On April 15, 1986 and April 15, 1987, St. Luke’s filed its profit and loss statement and balance sheet for the taxable year 1985 and 1986 respectively.
Pursuant to a Letter of Authority (LOA) dated February 26, 1988, the BIR conducted an investigation to ascertain the tax liabilities of petitioner for said taxable years.

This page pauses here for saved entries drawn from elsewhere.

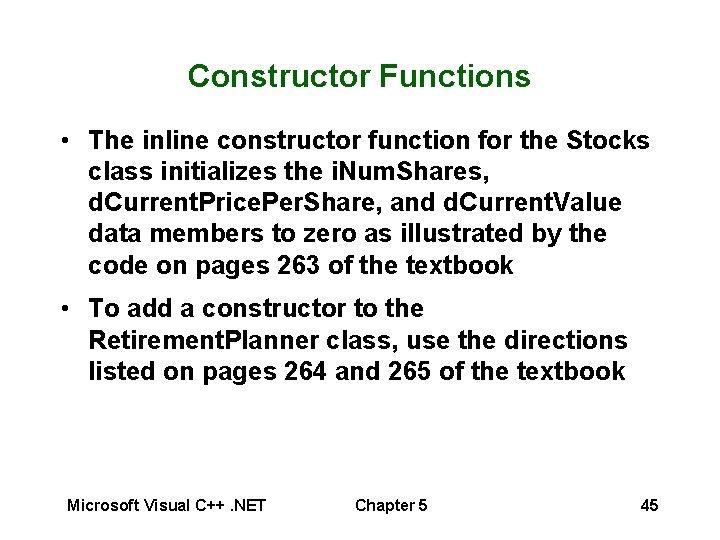 Constructor Functions

• The inline constructor function for the Stocks class initializes the iNumShares, dCurrentPricePerShare, and dCurrentValue data members to zero as illustrated by the code on pages 263 of the textbook

• To add a constructor to the RetirementPlanner class, use the directions listed on pages 264 and 265 of the textbook

Microsoft Visual C++ .NET Chapter 5 45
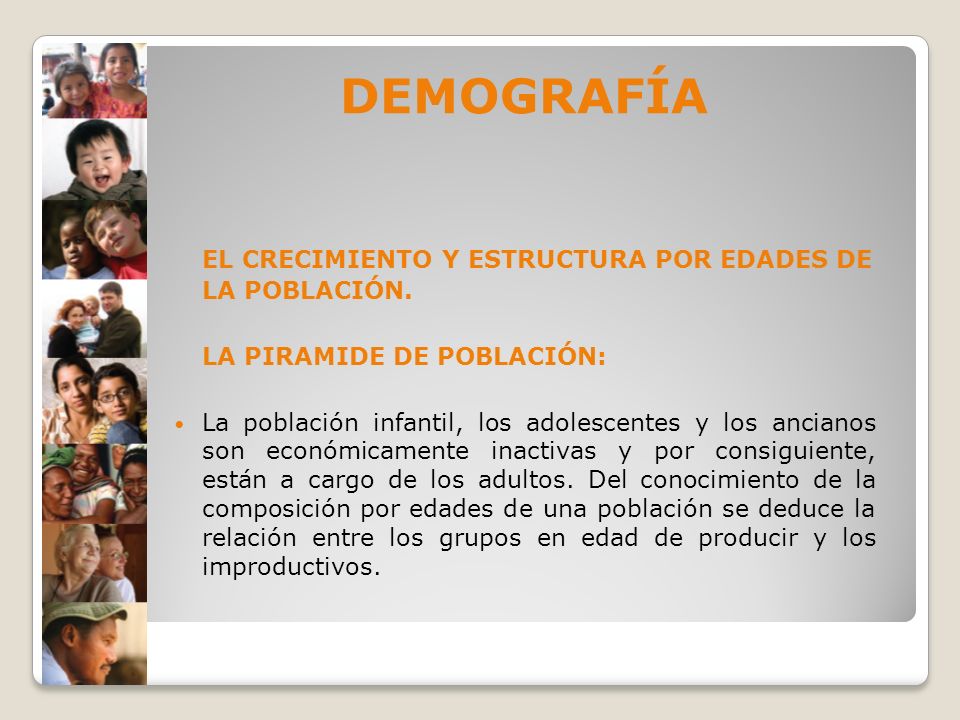 DEMOGRAFÍA

EL CRECIMIENTO Y ESTRUCTURA POR EDADES DE LA POBLACIÓN.

LA PIRAMIDE DE POBLACIÓN:

• La población infantil, los adolescentes y los ancianos son económicamente inactivas y por consiguiente, están a cargo de los adultos. Del conocimiento de la composición por edades de una población se deduce la relación entre los grupos en edad de producir y los improductivos.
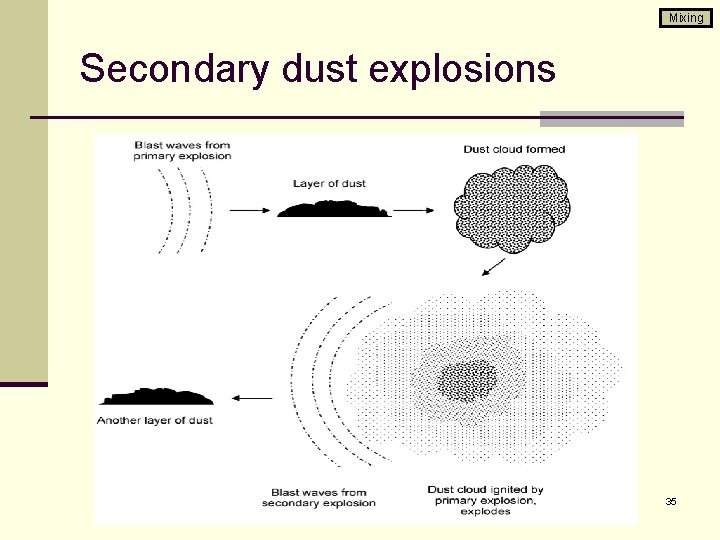 Mixing

Secondary dust explosions

Blast waves from primary explosion

Layer of dust

Dust cloud formed

Another layer of dust

Blast waves from secondary explosion

Dust cloud ignited by primary explosion, explodes

35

St. Luke’s executed a Waiver of the Defense of Prescription for the taxable year 1985.
On April 11, 1990, St. Luke’s received final assessment notices for 1985 and 1986 deficiency income tax and deficiency expanded withholding tax.
On May 25, 1990, St. Luke’s filed an administrative protest. The BIR, then, cancelled the 1985 and 1986 income tax deficiency, but affirmed the 1985 and 1986 withholding tax deficiency.
Thus, St. Luke’s filed this present Petition for Review.
Period to Assess
According to the then 268 and 269 of the Tax Code, the BIR had a period of 3 years, or 10 years in case of false or fraudulent return, after the last day prescribed by law for the filing of return to assess deficiency taxes from St. Luke’s.
As for the 10 year period of assessment to apply, the filing of false returns must be with intent to evade tax. As found by the Revenue Examiner, however, there was no showing that St. Luke’s filed a false Annual Returns for withholding taxes nor was there intention to evade tax. Hence, the BIR had only until April 15, 1989 and April 15, 1990, respectively, to assess petitioner.
Since the assessments were received by St. Luke’s beyond April 15, 1990, the BIR’s right to assess it has already prescribed, regardless of the execution of a Waiver of Defense of Prescription .
Requisites for a Valid Waiver of Statute of Limitations
A valid waiver of the statute of limitations under paragraphs (b) and (d) of Section 223 of the Tax Code of 1977, as amended, must be:
(1) in writing;

(2) agreed by both the Commissioner and the taxpayer;
(3) before the expiration of the ordinary prescriptive periods of assessment and collection; and

(4) for a definitive period beyond the ordinary prescriptive periods for assessment and collection. The period agreed upon can still be extended by subsequent written agreement, provided that it is executed prior to the expiration of the first period agreed upon.
Here, the waiver shows that it was executed after the expiration of the ordinary prescriptive periods for assessment and collection; and did not state a definite period beyond the ordinary prescriptive periods for assessment and collection.
For the purpose of safeguarding taxpayers from any unreasonable examination, our tax law provides a statute of limitations in the collection of taxes. Thus, the law on prescription, being a remedial measure, should be liberally construed in order to afford such protection. As a corollary, the exceptions to the law on prescription should perforce be strictly construed.3
Here, the respondent CIR did not strictly comply with the requisites for a valid waiver, hence it is declared invalid and without effect.